Reputation: 17849
I'm trying to write a regex that will match only the first and third words in the string:
term1 and term2
My first attempt was [^(\s|(and))]+
, but it fails because
term1 anbd term2
gives me these 3 matches: ['term1','b','term2']
whereas I want it to return ['term1','anbd','term2']
Upvotes: 0
Views: 1022
Reputation: 56162
You can use this regex \b\w+\b
to split your sentence on words, then take 1st and 3rd.
import re
pat = re.compile(r'\b\w+\b') # pre-compile the pattern
# for this example the pre-compiling doesn't really matter.
temp = re.findall(pat, "Hello, beautiful world!")
lst = [temp[0], temp[2]] # sets lst to ["Hello", "world"]
Upvotes: 1
Reputation: 61498
[]
surround a character class - a set of characters to match, or not match. Your regex says "one or more characters, none of which are ,
a
, n
or d
", which is why you get the result you do.
Getting correct answers to these sorts of things requires correct questions. What's special about the word "and" in your case? Do you want "every word that is not and
", or do you want "the first and third word of the string, no matter what the words are", or just what?
Your description of the desired output in the second case sounds like you want "every word that is not and
". There are much simpler ways to get this.

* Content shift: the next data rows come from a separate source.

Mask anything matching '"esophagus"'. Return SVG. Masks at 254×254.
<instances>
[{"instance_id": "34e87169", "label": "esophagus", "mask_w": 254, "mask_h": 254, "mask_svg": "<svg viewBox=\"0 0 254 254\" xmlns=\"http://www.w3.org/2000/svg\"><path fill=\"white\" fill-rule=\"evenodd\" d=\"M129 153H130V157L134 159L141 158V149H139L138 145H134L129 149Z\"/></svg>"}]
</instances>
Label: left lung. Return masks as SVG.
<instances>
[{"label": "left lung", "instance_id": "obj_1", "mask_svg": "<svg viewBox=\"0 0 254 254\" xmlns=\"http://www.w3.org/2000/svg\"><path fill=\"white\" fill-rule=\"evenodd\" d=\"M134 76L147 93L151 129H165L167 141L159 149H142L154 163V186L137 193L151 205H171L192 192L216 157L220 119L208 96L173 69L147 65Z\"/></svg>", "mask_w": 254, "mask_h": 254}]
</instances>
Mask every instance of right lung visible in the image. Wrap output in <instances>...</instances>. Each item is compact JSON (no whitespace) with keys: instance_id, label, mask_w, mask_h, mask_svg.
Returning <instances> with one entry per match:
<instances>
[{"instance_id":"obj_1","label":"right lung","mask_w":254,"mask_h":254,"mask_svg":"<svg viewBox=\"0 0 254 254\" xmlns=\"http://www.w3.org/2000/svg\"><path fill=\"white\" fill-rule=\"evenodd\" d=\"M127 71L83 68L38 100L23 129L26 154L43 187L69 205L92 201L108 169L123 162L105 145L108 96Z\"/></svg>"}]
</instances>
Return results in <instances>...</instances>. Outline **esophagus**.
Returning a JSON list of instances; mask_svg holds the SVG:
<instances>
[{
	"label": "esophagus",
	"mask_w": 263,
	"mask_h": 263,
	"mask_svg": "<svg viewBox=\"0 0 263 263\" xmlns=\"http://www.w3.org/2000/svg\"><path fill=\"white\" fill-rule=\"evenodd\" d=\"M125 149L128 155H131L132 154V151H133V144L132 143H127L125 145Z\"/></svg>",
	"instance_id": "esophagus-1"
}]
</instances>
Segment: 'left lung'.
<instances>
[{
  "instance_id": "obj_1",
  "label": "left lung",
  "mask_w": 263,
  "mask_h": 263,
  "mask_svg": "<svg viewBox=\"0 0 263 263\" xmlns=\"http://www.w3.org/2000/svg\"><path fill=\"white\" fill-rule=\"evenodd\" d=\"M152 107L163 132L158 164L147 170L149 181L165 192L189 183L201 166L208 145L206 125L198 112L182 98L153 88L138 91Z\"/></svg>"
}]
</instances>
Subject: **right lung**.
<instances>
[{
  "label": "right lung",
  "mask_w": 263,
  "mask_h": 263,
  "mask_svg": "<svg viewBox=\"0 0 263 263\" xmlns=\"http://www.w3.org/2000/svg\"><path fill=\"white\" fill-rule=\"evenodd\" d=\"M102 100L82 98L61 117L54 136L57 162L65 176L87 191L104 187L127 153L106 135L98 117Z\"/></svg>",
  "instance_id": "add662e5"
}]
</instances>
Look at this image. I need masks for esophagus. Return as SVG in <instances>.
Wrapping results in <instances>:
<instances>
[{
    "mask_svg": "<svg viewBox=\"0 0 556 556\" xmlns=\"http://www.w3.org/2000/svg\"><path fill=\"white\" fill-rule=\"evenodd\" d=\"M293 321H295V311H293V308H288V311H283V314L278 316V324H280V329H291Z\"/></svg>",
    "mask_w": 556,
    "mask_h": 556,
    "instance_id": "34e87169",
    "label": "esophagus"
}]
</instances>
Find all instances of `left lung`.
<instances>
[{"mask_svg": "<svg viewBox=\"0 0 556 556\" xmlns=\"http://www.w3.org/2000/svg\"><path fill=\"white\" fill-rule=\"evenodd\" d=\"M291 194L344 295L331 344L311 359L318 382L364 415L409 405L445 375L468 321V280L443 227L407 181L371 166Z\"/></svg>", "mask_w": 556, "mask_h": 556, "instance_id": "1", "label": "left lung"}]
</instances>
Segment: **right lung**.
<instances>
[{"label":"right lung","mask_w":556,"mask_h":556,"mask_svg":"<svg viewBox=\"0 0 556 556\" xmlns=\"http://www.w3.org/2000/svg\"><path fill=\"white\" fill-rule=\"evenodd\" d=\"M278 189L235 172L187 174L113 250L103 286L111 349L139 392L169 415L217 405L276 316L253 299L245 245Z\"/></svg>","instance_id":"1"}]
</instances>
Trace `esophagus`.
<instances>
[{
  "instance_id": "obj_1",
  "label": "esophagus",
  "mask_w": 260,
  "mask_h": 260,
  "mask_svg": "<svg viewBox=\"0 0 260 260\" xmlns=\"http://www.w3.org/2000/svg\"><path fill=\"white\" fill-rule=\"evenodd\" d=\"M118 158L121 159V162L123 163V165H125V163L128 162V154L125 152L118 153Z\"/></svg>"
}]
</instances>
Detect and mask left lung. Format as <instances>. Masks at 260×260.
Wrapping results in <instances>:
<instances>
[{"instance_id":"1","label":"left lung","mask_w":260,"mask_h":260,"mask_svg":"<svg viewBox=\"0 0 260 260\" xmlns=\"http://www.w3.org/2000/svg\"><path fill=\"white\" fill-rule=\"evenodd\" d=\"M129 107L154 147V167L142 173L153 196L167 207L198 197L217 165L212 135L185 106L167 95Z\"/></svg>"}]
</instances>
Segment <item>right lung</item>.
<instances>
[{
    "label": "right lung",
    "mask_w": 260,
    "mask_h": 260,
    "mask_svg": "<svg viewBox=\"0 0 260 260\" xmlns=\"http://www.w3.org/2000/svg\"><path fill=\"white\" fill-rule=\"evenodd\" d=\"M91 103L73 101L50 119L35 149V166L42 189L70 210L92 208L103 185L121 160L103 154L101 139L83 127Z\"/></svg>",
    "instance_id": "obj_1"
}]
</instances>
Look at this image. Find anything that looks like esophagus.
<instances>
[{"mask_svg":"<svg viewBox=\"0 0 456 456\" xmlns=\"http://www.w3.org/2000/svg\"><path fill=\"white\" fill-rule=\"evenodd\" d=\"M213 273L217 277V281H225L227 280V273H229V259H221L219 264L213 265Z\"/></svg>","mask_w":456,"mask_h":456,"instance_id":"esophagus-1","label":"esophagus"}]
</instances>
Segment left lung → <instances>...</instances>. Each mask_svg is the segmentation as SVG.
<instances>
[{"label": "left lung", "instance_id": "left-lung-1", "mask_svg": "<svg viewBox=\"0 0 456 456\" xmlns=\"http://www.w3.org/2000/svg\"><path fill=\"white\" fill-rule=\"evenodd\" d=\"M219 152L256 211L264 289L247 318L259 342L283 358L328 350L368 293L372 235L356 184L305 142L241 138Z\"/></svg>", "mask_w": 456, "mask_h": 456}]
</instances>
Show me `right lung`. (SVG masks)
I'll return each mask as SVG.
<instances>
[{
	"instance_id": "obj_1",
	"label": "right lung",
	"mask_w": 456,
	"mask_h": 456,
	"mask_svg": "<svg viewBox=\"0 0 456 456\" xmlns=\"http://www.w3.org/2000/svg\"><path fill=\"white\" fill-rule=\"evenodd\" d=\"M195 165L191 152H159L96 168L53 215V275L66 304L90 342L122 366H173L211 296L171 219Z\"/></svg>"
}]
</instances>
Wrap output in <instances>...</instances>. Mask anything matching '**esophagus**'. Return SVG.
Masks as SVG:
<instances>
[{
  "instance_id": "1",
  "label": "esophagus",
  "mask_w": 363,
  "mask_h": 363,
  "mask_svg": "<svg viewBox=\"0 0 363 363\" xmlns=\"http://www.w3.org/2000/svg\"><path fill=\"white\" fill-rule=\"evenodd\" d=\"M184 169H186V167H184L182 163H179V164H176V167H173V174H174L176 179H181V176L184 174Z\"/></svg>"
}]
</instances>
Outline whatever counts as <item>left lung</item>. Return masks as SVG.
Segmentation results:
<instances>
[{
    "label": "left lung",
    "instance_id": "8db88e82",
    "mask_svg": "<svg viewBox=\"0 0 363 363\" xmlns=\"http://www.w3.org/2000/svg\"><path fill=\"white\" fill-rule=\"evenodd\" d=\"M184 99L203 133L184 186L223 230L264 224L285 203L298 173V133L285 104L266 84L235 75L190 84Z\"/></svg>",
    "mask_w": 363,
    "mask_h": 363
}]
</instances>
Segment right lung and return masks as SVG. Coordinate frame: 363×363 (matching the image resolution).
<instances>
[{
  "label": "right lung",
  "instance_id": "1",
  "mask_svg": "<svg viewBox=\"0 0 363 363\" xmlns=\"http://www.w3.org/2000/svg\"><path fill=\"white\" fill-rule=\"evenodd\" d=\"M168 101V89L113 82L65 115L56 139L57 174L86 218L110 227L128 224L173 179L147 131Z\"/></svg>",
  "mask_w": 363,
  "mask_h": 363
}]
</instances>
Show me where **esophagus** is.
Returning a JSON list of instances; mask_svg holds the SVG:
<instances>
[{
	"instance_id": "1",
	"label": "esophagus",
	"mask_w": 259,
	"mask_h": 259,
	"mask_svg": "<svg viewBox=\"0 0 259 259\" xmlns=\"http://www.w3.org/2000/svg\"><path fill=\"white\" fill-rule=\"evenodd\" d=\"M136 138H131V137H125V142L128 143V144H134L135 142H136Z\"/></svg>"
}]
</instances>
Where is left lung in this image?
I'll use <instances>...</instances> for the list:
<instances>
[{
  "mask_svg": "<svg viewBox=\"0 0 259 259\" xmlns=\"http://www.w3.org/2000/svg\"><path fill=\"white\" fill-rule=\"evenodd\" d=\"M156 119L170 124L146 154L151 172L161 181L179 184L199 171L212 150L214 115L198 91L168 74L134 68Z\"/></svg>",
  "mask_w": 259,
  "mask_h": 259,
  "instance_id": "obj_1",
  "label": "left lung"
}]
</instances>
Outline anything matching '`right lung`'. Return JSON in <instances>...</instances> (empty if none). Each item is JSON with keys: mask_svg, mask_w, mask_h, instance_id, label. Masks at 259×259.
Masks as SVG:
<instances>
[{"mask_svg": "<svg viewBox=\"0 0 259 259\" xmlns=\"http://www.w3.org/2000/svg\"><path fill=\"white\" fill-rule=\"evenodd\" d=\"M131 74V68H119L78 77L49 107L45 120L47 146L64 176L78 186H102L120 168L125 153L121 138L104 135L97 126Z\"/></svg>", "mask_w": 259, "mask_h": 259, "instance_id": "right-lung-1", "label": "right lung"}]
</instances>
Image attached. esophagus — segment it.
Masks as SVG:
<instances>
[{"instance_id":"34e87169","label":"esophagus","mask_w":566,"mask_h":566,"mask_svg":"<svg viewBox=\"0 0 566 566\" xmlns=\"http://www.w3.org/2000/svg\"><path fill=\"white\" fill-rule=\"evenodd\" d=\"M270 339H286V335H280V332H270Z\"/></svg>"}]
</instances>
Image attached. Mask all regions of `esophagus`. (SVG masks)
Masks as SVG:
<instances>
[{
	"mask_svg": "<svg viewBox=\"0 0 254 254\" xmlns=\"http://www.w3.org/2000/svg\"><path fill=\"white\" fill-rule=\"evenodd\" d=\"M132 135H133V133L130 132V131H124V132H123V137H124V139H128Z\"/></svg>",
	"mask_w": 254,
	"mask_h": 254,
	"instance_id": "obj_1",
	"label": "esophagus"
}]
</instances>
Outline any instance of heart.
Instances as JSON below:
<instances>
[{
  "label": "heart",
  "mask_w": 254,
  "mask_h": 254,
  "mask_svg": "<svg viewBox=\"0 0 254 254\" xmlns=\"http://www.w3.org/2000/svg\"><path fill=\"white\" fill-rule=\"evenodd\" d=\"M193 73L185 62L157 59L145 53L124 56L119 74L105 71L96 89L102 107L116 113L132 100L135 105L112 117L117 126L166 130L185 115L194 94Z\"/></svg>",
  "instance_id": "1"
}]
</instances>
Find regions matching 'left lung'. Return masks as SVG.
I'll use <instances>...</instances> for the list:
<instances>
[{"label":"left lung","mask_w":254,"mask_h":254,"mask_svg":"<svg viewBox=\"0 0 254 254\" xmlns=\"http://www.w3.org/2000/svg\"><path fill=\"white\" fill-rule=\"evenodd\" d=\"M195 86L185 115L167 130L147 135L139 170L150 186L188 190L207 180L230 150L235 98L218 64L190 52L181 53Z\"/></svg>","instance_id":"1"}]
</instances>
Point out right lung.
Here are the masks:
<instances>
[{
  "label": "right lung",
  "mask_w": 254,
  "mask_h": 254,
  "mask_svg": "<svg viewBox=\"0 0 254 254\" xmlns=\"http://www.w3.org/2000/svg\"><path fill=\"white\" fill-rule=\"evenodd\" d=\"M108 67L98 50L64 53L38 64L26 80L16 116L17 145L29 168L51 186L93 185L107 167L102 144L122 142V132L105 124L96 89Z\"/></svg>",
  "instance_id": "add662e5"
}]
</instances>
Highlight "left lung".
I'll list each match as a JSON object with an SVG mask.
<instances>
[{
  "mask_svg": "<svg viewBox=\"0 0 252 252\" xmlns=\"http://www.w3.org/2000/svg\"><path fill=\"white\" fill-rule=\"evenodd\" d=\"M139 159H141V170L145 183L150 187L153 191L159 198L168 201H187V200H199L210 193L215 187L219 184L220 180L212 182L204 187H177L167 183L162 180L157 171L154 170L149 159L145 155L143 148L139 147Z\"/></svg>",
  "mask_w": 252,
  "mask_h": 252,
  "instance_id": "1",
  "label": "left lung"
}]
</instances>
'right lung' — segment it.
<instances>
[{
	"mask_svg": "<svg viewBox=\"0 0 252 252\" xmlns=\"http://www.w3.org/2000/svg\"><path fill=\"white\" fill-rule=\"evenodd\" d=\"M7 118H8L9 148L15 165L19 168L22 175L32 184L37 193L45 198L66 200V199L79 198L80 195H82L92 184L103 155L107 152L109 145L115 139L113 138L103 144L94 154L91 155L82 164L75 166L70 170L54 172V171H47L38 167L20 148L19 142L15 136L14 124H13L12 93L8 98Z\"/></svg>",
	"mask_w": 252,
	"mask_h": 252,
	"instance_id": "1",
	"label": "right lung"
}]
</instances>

Regexes are not really as useful as people want them to be.
The split
method of strings cuts it into words. From there, we can use a list comprehension to filter out any words that are "and". It looks like:
[word for word in sentence.split() if word != "and"]
See? It's practically plain English.
Upvotes: 0
Reputation: 304137
Instead of regex, consider
sentence.split()[:3:2]
eg
>>> "term1 and term2".split()[:3:2]
['term1', 'term2']
>>> "term1 anbd term2".split()[:3:2]
['term1', 'term2']
>>>
Upvotes: 3
Reputation: 20654
Match only the first and third words: (\S+)\s+\S+\s+(\S+)
EDIT: If you mean 'match all the words except the word "and"' then: \b(?!and\b)\S+\b
Upvotes: 5
Reputation: 141839
I just tested this, it works :)
\b([^a].*?\b|a[^n].*?\b|an[^d].*?\b)
Upvotes: 0